More specifically, this invention relates to a process for generating and maintaining a concentration of free radicals on and in particles of a normally solid material by mechanical working of the material of cryogenic temperatures and thereafter carrying out a solid-solid reaction with another material.
It has been recognized, particularly in the Russian literature, that free radicals may be generated on macro-molecules at cryogenic temperatures by pulverizing polymer solutions in a vibrational mill. Subsequent reactions of the so-generated free radicals with certain low molecular weight substances were confirmed and studied by means of EPR techniques. An exemplary article setting out such investigations was authored by A. M. Dubinskaya and P. Yu. Butyagin, entitled, "Mechanical-Chemical Investigations of Some Free-Radical Reactions in the Solid Phase" and published in English translation in Kinetics & Catalysis, Vol. 9, pp. 839-846, July, 1968.
Typical of the approaches taken by these investigators was to dissolve a polymer in an appropriate solvent, place the solution in a sealed ampoule together with glass or steel spheres, freeze the solution by contacting the ampoule with liquid nitrogen and thereafter pulverize the frozen solution by vibrating the ampoule. Solid state, free radical reactions with solvent molecules and with reactive gases, principally oxygen, were confirmed and their reaction rates estimated. Experimentally derived reaction rate constants were found to be on the order of 10.sup.6 greater than was expected from extrapolation of literature data to low temperatures.

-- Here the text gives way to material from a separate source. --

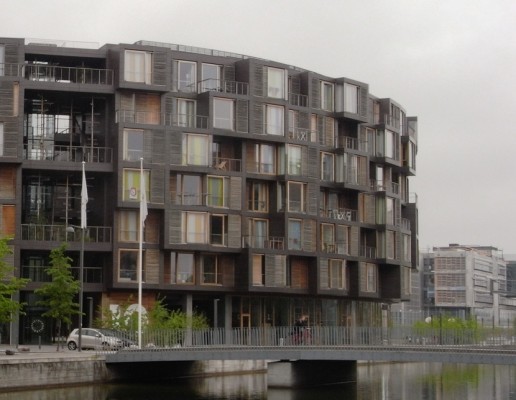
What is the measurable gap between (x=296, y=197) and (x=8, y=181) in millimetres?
24466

Those experimental techniques serve to confirm the development of free radicals on polymer molecules by mechanical activation at cryogenic temperatures and to confirm their reactivity toward certain low molecular weight compounds. However, the reaction technique disclosed by Dubinskaya, et al., is severely limited in that it is restricted to reactions between the free radical-containing polymers and certain reactive gases such as oxygen, and with certain low molecular weight liquids which also act as solvents for the polymeric material. Additionally, the technique disclosed by Dubinskaya, et al., is essentially impossible to scale-up to any practical production level.

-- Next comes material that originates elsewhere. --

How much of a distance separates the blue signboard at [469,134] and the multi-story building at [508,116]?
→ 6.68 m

There is disclosed and claimed in copending, commonly assigned patent application Ser. No. 117,235, a method for very rapidly dissolving polymeric materials in compatible liquids. The polymeric material is comminuted at cryogenic temperatures, as by hammer milling, and is thereafter mixed with a liquid preferably while still at cryogenic temperature. Dissolution of the polymer particles in appropriate liquids is extremely rapid; many orders of magnitude faster than is possible using conventional techniques. It is postulated in that patent application that the phenomenally increased dissolution rate obtained may be, at least in part, due to the presence of free radicals on and in the polymer particles created by the mechanical comminution. Dissolution activity of the polymer particles can be maintained for extended periods of time by storage at cryogenic temperatures, e.g., as a slurry in liquid nitrogen.